Il mito del Piave si è nutrito di molta retorica nel dopoguerra, ma aveva il pregio di fondarsi su un elemento psicologico facile da comprendere: esiste un limite invalicabile, perduto il quale una nazione e un popolo perdono non solo metri di sovranità ma perfino la propria identità.
Era vero? Forse no. Ma il mito del fiume sacro è certamente servito a dare morale alle truppe e a una nazione sconfitti a Caporetto. “O il Piave o tutti accoppati!” si diceva nelle trincee.
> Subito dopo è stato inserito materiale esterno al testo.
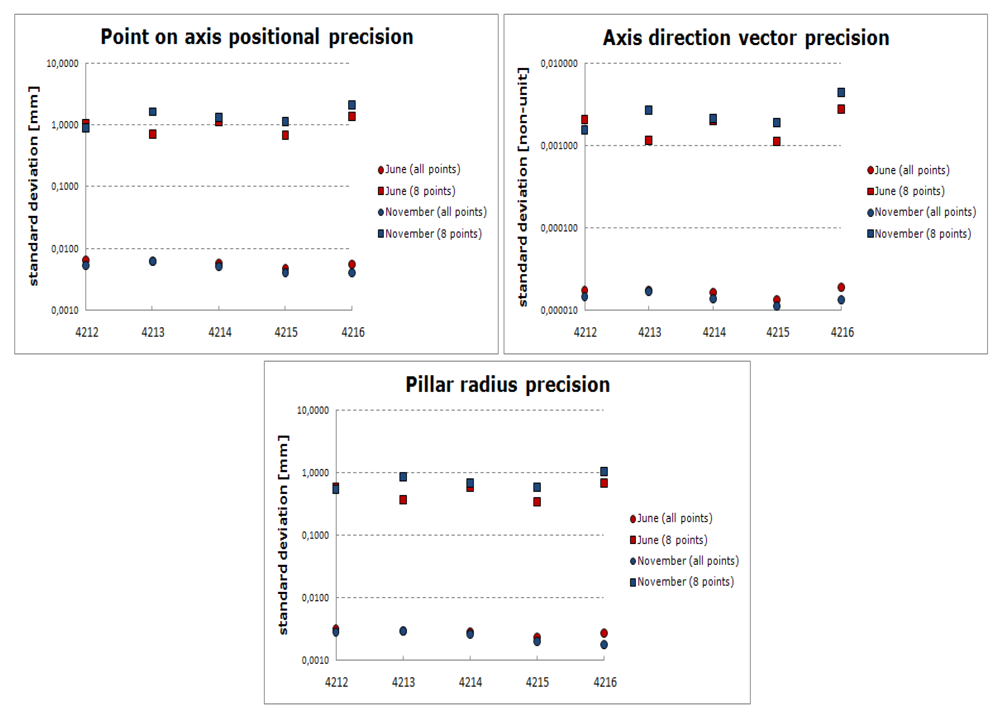 Point on axis positional precision

standard deviation [mm]

10,0000
1,0000
0,1000
0,0100
0,0010

4212
4213
4214
4215
4216

June (all points)
June (8 points)
November (all points)
November (8 points)

Axis direction vector precision

standard deviation [non-unit]

0,010000
0,001000
0,000100
0,000010

4212
4213
4214
4215
4216

June (all points)
June (8 points)
November (all points)
November (8 points)

Pillar radius precision

standard deviation [mm]

10,0000
1,0000
0,1000
0,0100
0,0010

4212
4213
4214
4215
4216

June (all points)
June (8 points)
November (all points)
November (8 points)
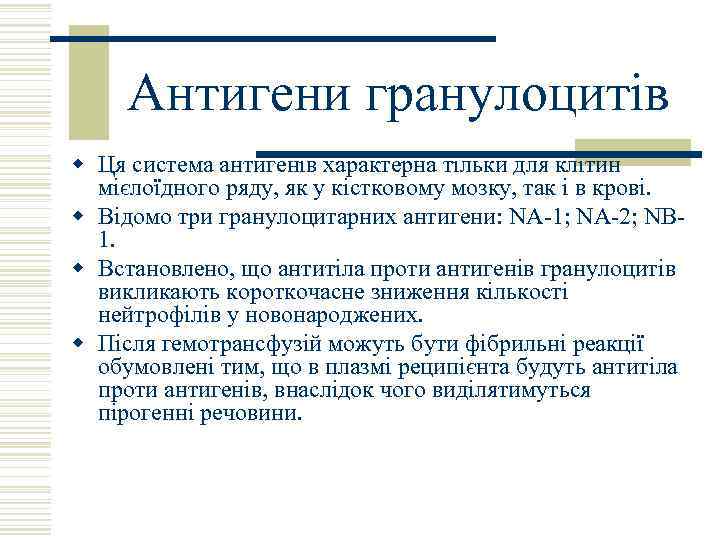 Антигени гранулоцитів

Ця система антигенів характерна тільки для клітин мієлоїдного ряду, як у кістковому мозку, так і в крові.

Відомо три гранулоцитарних антигени: NA-1; NA-2; NB-1.

Встановлено, що антитіла проти антигенів гранулоцитів викликають короткочасне зниження кількості нейтрофілів у новонароджених.

Після гемотрансфузій можуть бути фібрильні реакції обумовлені тим, що в плазмі реципієнта будуть антитіла проти антигенів, внаслідок чого виділятимуться пірогенні речовини.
So di fare ricorso a una metafora ardita, ma il popolo di sinistra che ripiega male in arnese discendendo le valli dell’Isonzo oggi farebbe bene a difendere il suo fiume sacro: quello dell’uguaglianza, della solidarietà e della libertà contro la retorica dell’odio. E a costruire su quella difesa le condizioni per una futura vittoria.
Davanti alla ripetuta e sprezzante violazione dei diritti umani, alla quotidiana discriminazione razziale, alle minacce da dittatorello sudamericano rivolte a chi solleva dissenso, oggi non possiamo permetterci nessun passo indietro, anche a costo di perdere consenso.
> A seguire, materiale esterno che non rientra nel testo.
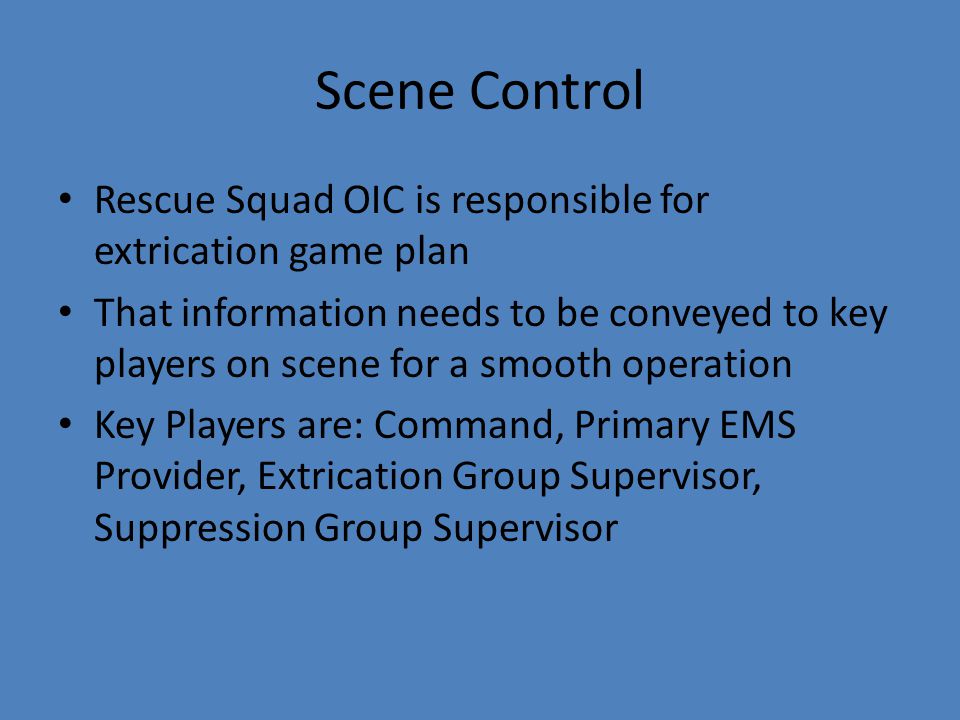 Scene Control

• Rescue Squad OIC is responsible for extrication game plan
• That information needs to be conveyed to key players on scene for a smooth operation
• Key Players are: Command, Primary EMS Provider, Extrication Group Supervisor, Suppression Group Supervisor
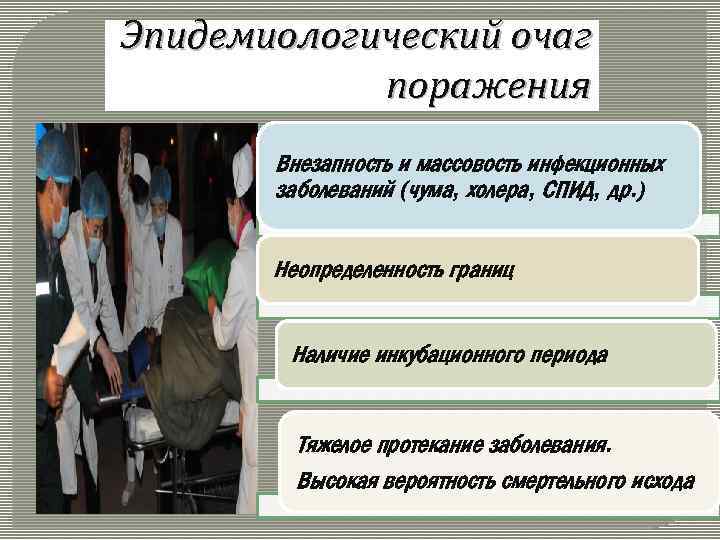 Эпидемиологический очаг поражения

Внезапность и массовость инфекционных заболеваний (чума, холера, СПИД, др.)

Неопределенность границ

Наличие инкубационного периода

Тяжелое протекание заболевания.

Высокая вероятность смертельного исхода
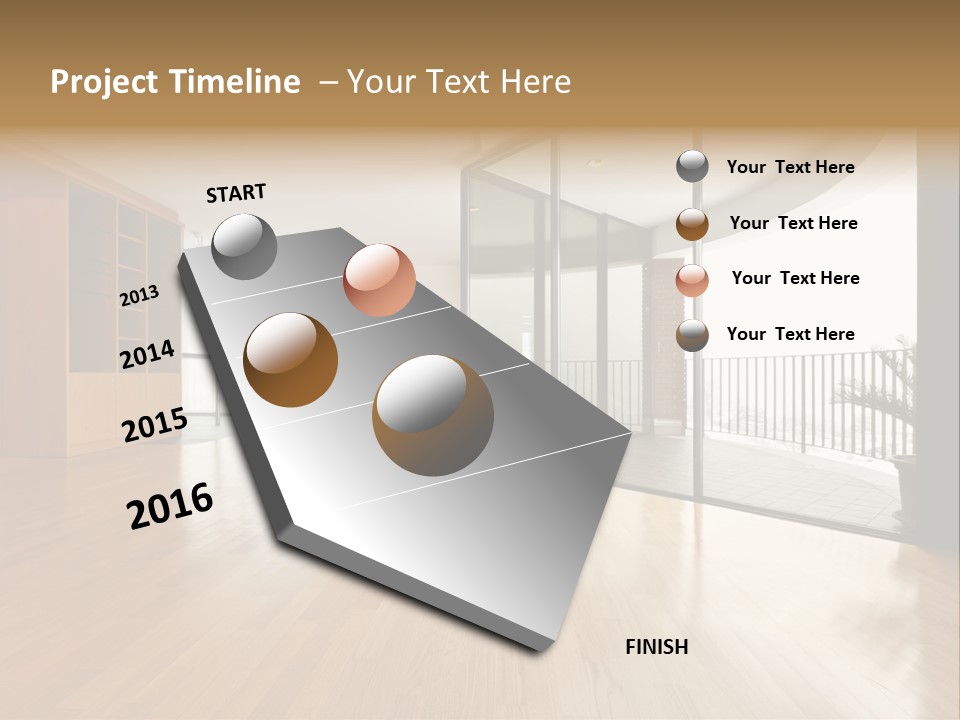 Project Timeline – Your Text Here

START

2013

2014

2015

2016

FINISH

Your Text Here

Your Text Here

Your Text Here

Your Text Here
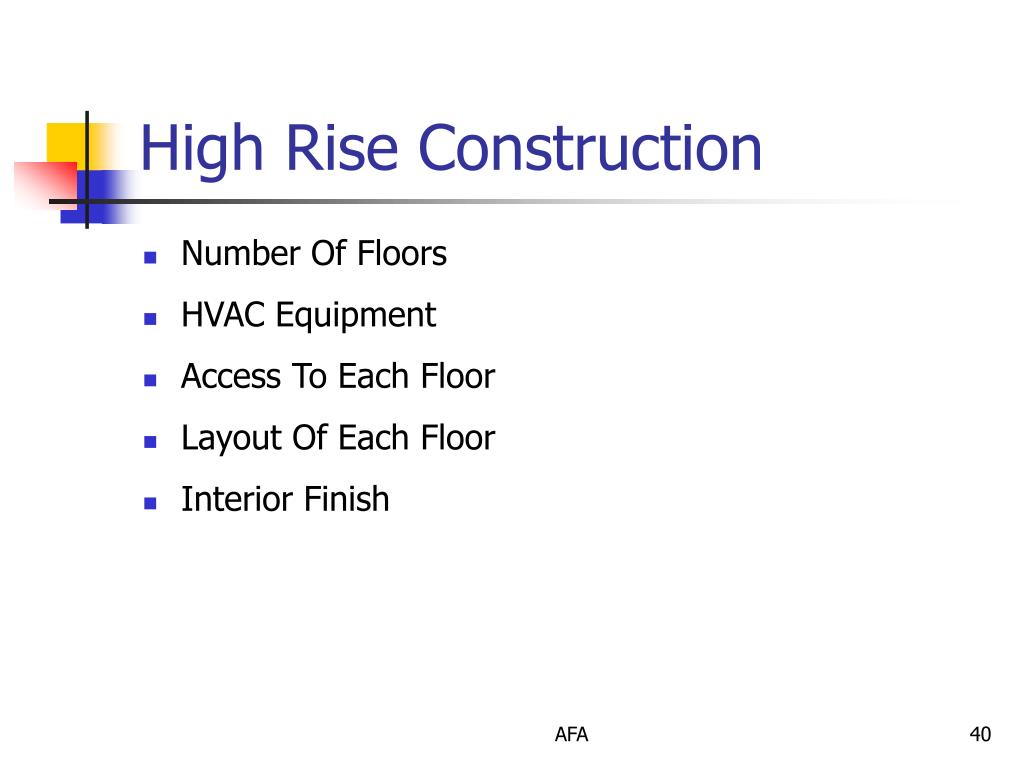 High Rise Construction

- Number Of Floors
- HVAC Equipment
- Access To Each Floor
- Layout Of Each Floor
- Interior Finish

AFA

40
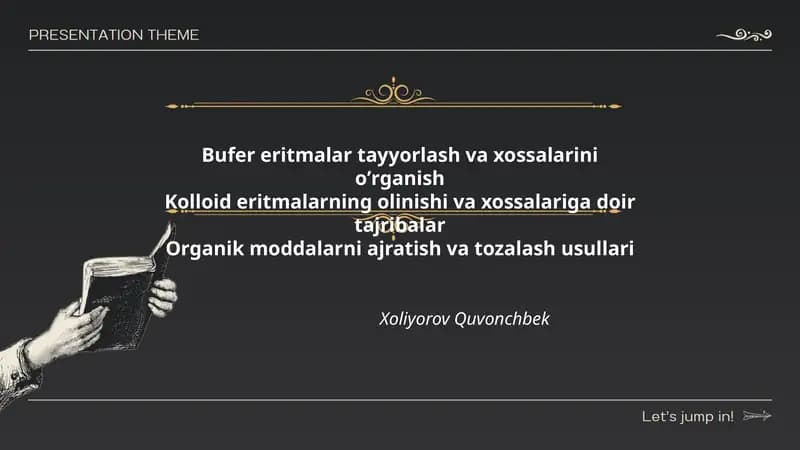 PRESENTATION THEME

Bufer eritmalar tayyorlash va xossalarini o‘rganish
Kolloid eritmalarning olinishi va xossalariga doir tajribalar
Organik moddalarni ajratish va tozalash usullari

Xoliyorov Quvonchbek

Let's jump in!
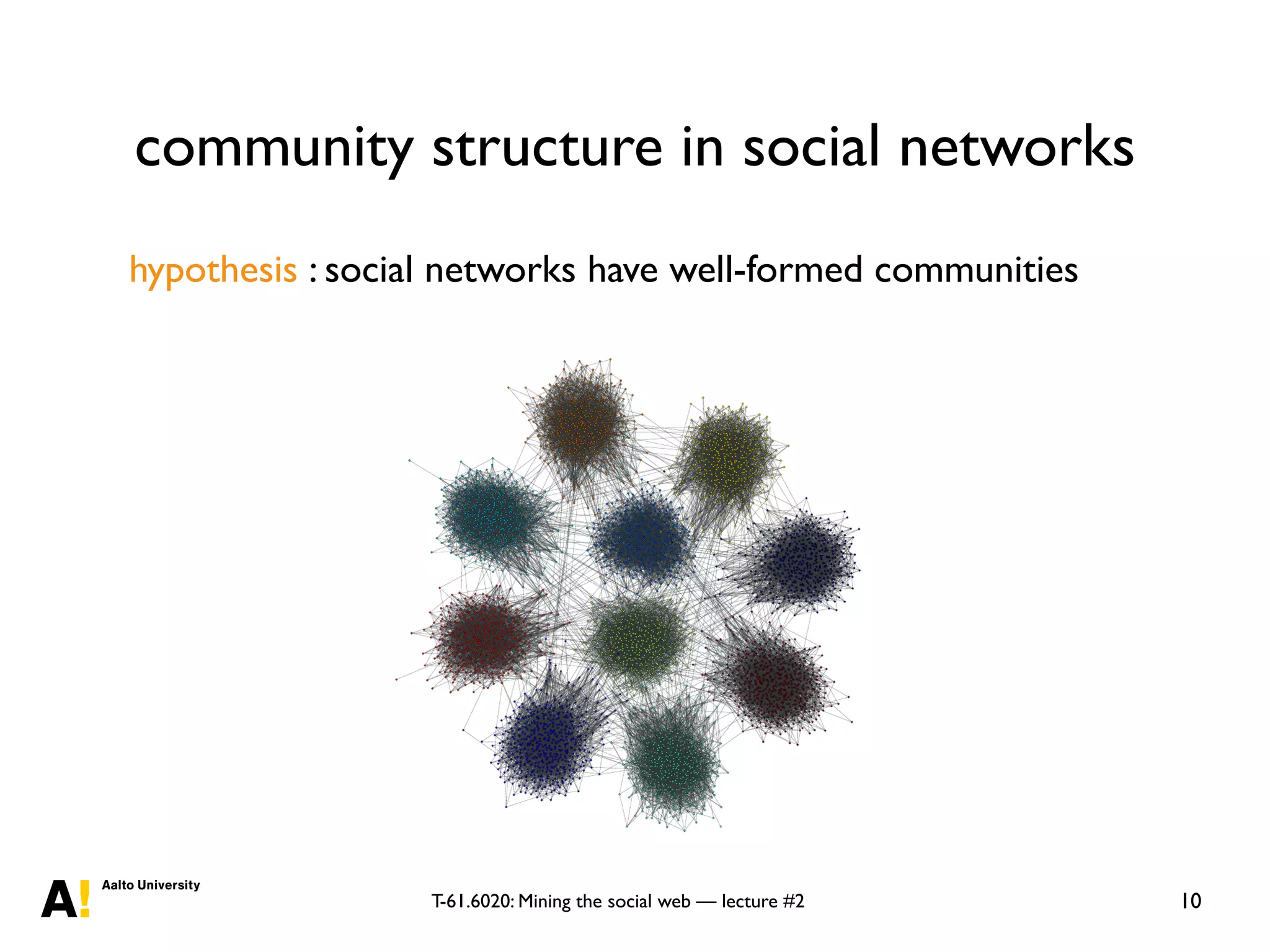 community structure in social networks

hypothesis : social networks have well-formed communities

A! Aalto University

T-61.6020: Mining the social web — lecture #2

10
L’egemonia costruita dalle destre sulla pelle di chi ha sofferto la crisi, la luna di miele con il Paese, i sondaggi che sembrano premiare la crudeltà, possono indurre a pensare che sia meglio mediare, che sia meglio sedersi al tavolo del senso comune.
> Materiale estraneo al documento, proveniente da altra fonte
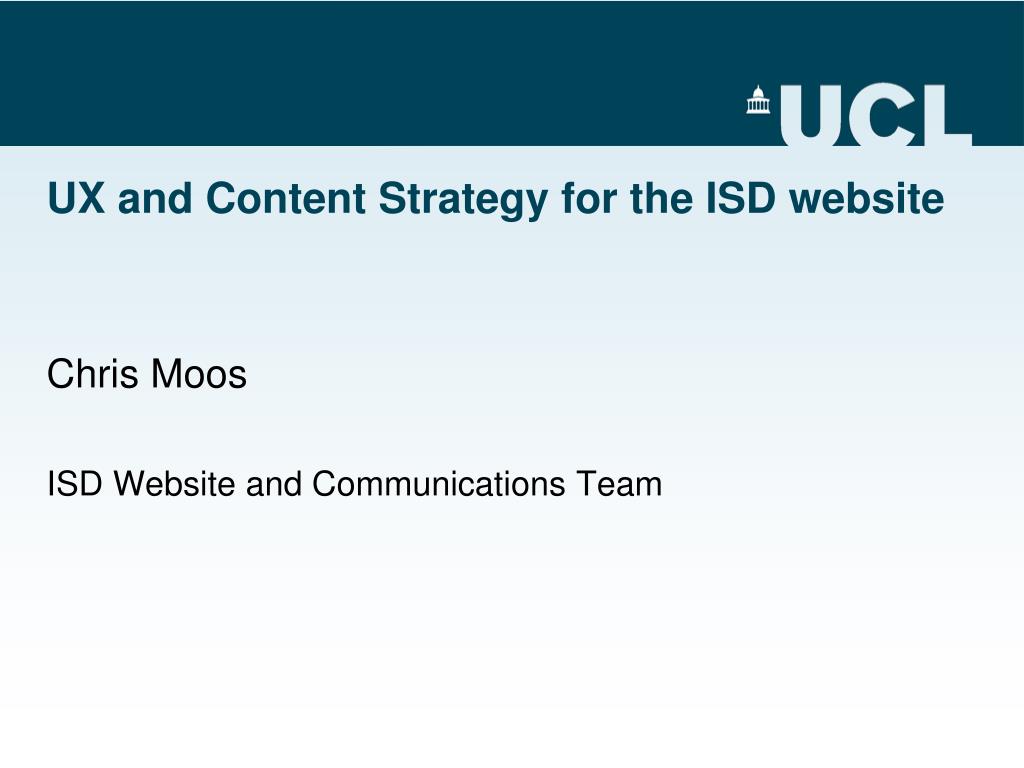 UCL

UX and Content Strategy for the ISD website

Chris Moos

ISD Website and Communications Team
Sarebbe un errore tragico. Bisogna invece capovolgere quel tavolo, e costruire un’alternativa inclusiva, europeista e solidale, perché le difficoltà del Paese non si risolvono aizzando i penultimi contro gli ultimi, e perché abbiamo bisogno anche degli ultimi per realizzare un’Italia migliore.
Sarà una fatica improba, da sopportare al buio sotto le continue sparate dei sovranisti e lo scherno dei commentatori di corte.
Ma difendere quella linea, per costruire un Paese più giusto, è qualcosa per cui vale la pena combattere, per cui ha senso fare ancora politica in Italia, nel 2018, cent’anni dopo la battaglia del solstizio.